Exercise text:
((
When food passes through your stomach, the large intestine soaks up extra water to add bulk to your stools, which are then excreted out. However, sometimes this excess water is retained and passes out through your stools—a problem we refer to as diarrhea or loose motions.
Watery bowels may be caused by a number of reasons, such as food poisoning, stomach bug, a diet devoid of fiber, intestinal parasites and food allergies. Whatever the cause, diarrhea can result in loss of water and minerals from the body.
While diarrhea may not be called a medical emergency, it definitely needs to be looked after. But instead of popping an anti-diarrheal, you can try an age-old remedy to cut short your bathroom trips—eating a banana.
))
Stored data entries:
((
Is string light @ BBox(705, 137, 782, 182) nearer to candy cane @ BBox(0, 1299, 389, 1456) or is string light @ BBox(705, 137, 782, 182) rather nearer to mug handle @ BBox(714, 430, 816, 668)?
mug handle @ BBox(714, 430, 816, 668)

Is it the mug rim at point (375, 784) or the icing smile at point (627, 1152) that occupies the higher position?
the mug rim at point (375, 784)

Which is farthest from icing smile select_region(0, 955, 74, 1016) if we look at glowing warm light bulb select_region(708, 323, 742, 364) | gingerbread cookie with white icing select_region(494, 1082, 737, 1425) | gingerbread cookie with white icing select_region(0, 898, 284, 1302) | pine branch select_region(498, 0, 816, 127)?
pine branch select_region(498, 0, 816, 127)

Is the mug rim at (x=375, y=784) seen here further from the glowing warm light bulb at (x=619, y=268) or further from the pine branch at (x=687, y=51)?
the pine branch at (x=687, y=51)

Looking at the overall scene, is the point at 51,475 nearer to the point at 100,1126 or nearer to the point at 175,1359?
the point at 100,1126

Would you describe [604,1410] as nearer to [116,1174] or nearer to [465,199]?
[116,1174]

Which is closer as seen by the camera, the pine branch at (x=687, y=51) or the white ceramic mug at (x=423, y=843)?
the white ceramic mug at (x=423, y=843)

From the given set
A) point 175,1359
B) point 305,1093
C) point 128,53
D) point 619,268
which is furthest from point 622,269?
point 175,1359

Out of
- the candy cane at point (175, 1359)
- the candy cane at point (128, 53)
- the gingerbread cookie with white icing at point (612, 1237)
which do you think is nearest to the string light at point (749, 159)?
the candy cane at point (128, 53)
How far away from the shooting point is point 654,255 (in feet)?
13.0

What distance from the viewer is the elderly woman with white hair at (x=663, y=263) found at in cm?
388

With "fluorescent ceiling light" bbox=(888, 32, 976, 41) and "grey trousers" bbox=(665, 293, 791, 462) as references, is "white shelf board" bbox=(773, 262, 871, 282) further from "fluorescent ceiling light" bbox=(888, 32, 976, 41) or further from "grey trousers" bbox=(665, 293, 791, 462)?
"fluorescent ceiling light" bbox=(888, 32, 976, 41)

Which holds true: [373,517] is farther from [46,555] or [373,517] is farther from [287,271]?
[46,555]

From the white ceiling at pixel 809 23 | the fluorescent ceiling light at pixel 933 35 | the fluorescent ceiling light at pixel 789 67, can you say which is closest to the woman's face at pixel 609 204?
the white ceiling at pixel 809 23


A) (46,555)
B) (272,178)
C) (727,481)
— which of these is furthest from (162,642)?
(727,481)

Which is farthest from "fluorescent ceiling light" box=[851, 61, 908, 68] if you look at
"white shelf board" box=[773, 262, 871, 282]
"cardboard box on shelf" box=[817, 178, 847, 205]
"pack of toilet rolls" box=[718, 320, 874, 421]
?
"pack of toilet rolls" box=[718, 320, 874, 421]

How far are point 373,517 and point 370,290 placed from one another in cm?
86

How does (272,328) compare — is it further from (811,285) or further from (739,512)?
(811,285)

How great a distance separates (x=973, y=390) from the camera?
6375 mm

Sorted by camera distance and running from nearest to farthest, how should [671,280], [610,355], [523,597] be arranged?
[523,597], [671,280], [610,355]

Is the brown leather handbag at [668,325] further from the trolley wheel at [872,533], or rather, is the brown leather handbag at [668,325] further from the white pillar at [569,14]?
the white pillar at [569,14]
))
What this exercise asks:
(1) Return the portion of the passage on diarrhea that begins with the words "Watery bowels may" and ends after the words "from the body.".
(2) According to the passage on diarrhea, what age-old remedy may be tried instead of taking an anti-diarrheal?

Task-by-task outputs:
(1)
Watery bowels may be caused by a number of reasons, such as food poisoning, stomach bug, a diet devoid of fiber, intestinal parasites and food allergies. Whatever the cause, diarrhea can result in loss of water and minerals from the body.

(2) Eating a banana.